The Narcissistic Personality Inventory

The most specific approach to understand narcissism was proposed by Raskin and Terry (1988) and Raskin and Hall (1981; 1979) through their efforts to develop an empirical method to measure the level of narcissism in society. The Narcissistic Personality Inventory is a 54–part questionnaire–based methodology to measure the narcissistic evolution of society. The research methodology is based on the definition of narcissism as a self–focused concentration on one’s own behavior and image, as outlined above. Their 2006 research project examined 16,475 college students using the Narcissistic Personality Inventory methodology. While comparing the findings with results from 1982, they found that two–thirds of the students showed a score above average. Furthermore they found evidence that narcissistic behavior had increased by more than 30 percent between 1982 and 2006.

These consolidated findings and definitions of narcissism lead us to conclude that self–Googling can be defined as a self–focused concentration of the attention of an individual on their digital identity by actively monitoring and shaping their own persona and perception online. The increase in narcissistic behavior — which Ang and Yusof (2006) measured — may be explained at least in part by the ongoing evolution of social media. This evolution has shifted attention to people who usually have remained outside of the scope of traditional media. Consequently, more people experience and must learn how to deal with this attention on single individuals. The theory of narcissism can help to explain and understand the self–Googling phenomenon.

 

++++++++++

Research methodology

Drawing on our definition of self–Googling and the motivations behind it, we investigated changes in search engine usage patterns and the adoption of self–Googling practices. The methodology used to explore these assumed changes is based on an analysis of search engine usage by online users. Previous attempts to explain and analyze the search behavior of users fall into three distinct categories: (1) those that primarily use transaction log analysis; (2) those that involve users in a laboratory survey or other experimental setting; and, (3) those that examine issues related to or affecting Web searching (Jansen and Spink, 2006; Spink, et al., 2004). Our research methodology and results clearly belong to the first category. However, none of the previous attempts made an explicit differentiation between generic search term keywords and personal names in order to investigate the self–Googling phenomenon. Only a vague category of “people, places or things” has previously been analyzed by Jansen and Spink (2006), which shows a growth of search terms in that category from 21.5 percent in 2001 to 41.5 percent in 2002.

### DATA

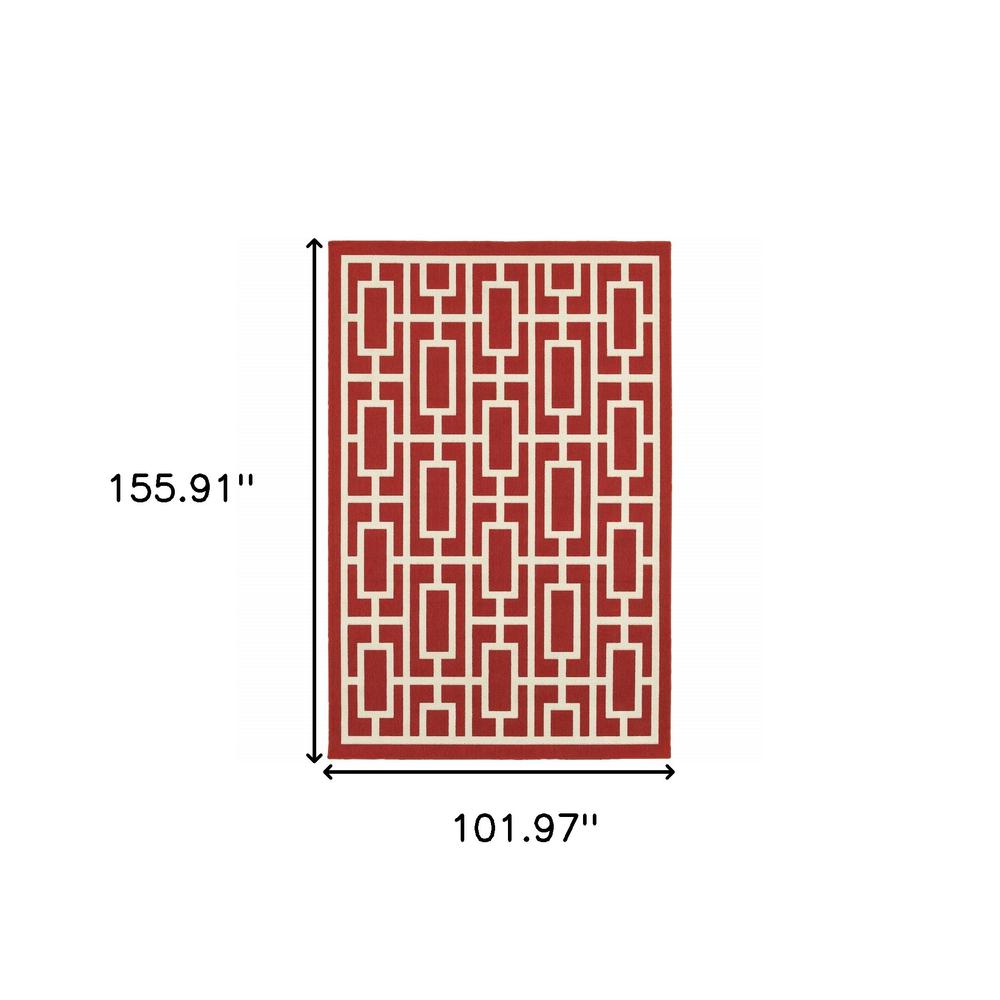 9' X 13' Red and Ivory Geometric Stain Resistant Indoor Outdoor Area Rug. Picture 5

### EXERCISES
A - Please retype the self-Googling passage from "The most specific" up to and including "1982 and 2006.".
B - Continue the self-Googling passage from the point where it stops.
The data has no connection to the self-Googling passage.

### RESULTS OF THE TASKS
A -
The most specific approach to understand narcissism was proposed by Raskin and Terry (1988) and Raskin and Hall (1981; 1979) through their efforts to develop an empirical method to measure the level of narcissism in society. The Narcissistic Personality Inventory is a 54–part questionnaire–based methodology to measure the narcissistic evolution of society. The research methodology is based on the definition of narcissism as a self–focused concentration on one’s own behavior and image, as outlined above. Their 2006 research project examined 16,475 college students using the Narcissistic Personality Inventory methodology. While comparing the findings with results from 1982, they found that two–thirds of the students showed a score above average. Furthermore they found evidence that narcissistic behavior had increased by more than 30 percent between 1982 and 2006.

B -
To investigate the self–Googling phenomenon we gathered and analyzed 2.46 million search engine requests over a time period of 14 months. On the basis of this data we have conducted an in–depth analysis of the search terms used, in combination with the links eventually selected and clicked on by users from search engine results lists. We address the gap in the available research literature on self–Googling by more specifically comparing search and click–through trends for personalized information resources and non–personalized information resources. Personalized information resources (I) are Web pages which specifically refer to information about individual persons, whereas the Uniform Resource Identifier (URI) of the Web page includes a version of the person’s name in the URI path. Non–personalized information resources (II) refer to pages which do not contain information about a specific person, whereas the URI does not contains any name–specific element in the URI path. Instead they are generic in nature. The detailed construction of the two different URI schemas is presented below (Figure 1).

 

Figure 1: Personalised and non-personalised information resource identifier
Figure 1: Personalised and non–personalised information resource identifier.

 

In particular, we examine if there is evidence that generic or personal name queries show proof for a measurable difference in the click–through performance of search engines and we analyze the quality of search queries for personalised resources. For this, we have created seven million personalised Web pages and 20 million non–personalised Web pages. By having these pages retrieved by the Google Web crawler and included into the Google’s search index we were able to retrieve search engine usage data for analysis purposes. We used the referrer mechanism of the HTTP protocol to collect the required search engine usage data. The referrer mechanism submits the URI of a source Web page and additional information to the destination server each time a user clicks on a link. Web servers can then detect a user’s location and which external Web page “refers” to a Web page on the destination Web server. The referrer information is typically stored within the log files of Web servers and in most cases also made available to server–side applications by the Web server.

A typical log file entry, which contains a referrer, is presented below.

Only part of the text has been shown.